In considering Gender Studies, as both a scholarly and inclusive pursuit, it must be acknowledged that it has relied heavily on re-readings of historical, literary and cultural artifacts that have addressed or redressed inherent power imbalances identified within these texts. Such re-readings have helpfully sought to highlight, nullify and at times eliminate the masculinized political agendas, phallocentric schemas and patriarchal strategies within specific areas of cultural and political discourse. Revisions such as these have become a valuable and vital process, enabling academics and activists alike to develop platforms of inclusivity that re-articulate historical, literary and cultural texts, bringing new, previously silenced voices into being. However as Adler and Harrison (2004) argue, in policing the discussion of men and maleness, by failing to position men away from masculinity, feminism has in all its waves treated any discussion of men as a “backdrop against which women’s experiences are perpetually compared and denigrated” (p. 272). Studying maleness or masculinity in any form entails ideological difficulties; in the case of educational practice and environments our consideration of these problems moves away from the ideological and instead become focused on methodological dilemmas.

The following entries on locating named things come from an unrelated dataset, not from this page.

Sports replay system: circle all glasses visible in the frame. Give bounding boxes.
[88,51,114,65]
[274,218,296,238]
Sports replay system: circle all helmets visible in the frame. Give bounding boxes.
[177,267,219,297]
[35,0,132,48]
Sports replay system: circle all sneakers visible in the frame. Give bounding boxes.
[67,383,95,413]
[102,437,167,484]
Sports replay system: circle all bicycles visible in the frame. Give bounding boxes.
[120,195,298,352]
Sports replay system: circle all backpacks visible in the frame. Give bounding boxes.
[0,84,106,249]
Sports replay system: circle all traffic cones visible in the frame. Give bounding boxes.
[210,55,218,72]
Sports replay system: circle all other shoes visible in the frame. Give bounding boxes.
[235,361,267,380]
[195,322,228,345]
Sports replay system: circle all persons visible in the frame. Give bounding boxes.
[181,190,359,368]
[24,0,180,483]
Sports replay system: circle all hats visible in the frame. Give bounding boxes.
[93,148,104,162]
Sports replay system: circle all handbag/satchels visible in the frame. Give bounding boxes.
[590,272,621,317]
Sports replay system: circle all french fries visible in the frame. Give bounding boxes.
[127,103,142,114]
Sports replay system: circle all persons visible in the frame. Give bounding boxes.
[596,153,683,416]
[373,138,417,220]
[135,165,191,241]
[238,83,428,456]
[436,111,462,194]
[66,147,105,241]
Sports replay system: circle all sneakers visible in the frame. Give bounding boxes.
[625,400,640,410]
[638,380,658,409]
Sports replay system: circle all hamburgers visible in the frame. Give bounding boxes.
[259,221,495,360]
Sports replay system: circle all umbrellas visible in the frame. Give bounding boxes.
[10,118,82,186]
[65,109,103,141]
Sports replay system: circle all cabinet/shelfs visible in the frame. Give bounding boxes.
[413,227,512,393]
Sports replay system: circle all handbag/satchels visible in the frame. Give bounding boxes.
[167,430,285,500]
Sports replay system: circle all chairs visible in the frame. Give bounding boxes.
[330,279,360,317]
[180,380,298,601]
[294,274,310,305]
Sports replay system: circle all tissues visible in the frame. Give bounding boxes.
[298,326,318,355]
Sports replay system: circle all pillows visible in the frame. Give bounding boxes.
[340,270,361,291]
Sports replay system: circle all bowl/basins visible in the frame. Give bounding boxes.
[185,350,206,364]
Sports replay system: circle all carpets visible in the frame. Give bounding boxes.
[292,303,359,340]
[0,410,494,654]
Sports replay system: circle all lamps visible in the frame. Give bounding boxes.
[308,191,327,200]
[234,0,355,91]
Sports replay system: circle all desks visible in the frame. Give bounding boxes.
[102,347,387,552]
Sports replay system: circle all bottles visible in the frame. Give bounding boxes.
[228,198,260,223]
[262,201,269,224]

The central methodological paradox facing research in this area is shaped by three key questions. First, how are researchers able to approach the experiences of an un-marginalized subject? Second, if the feminist political focus valorizes an assumption that masculine voices feature always as powerful and dominant in such discourses, how can research that seeks to re-consider maleness and masculinity find an objective platform from which to re-assess how these voices have been represented? Finally, how can we evaluate how a proposed marginalization of maleness has worked against inclusivity within the gender studies agenda and has influenced the men who have been tasked with having to embody sometimes oppressive styles of masculinity as lived and situated realities? Historian Stefan Dudink describes this problem of inclusivity as offering a different and possibly positive perspective:

The history of masculinity does not deal with a neglected group, nor can it be placed under the banner of ‘history from the margins’. Rather it is a new perspective which potentially modifies our view of every field of history in which men are the principle subjects – which is to say the overwhelming majority of written history (Dunink, 2004, p. 2).

From a scholarly perspective, positionality within this frame is a thorny enough issue. However these difficulties, once situated within an educational environment, become exacerbated by rhetoric relating to gender issues within what Mac and Ghaill (1994) call, “the institutional complexity of sex/gender regimes that pervasively circumscribe school lives” (p. 28). Educational environments are not, as what society may sometimes be led to believe: hermetic environments that can be unproblematically observed, monitored and evaluated. The gendered agents involved within the system of education are not practicing within a cultural or ideological vacuum. The environment, within which learning and teaching occurs, is often a more messy, rich, culturally inter-textual and ideologically fraught space. The study of such environments and those operating within it requires creative and innovative approaches with which to view the participants and develop strategies of validity and interpretation.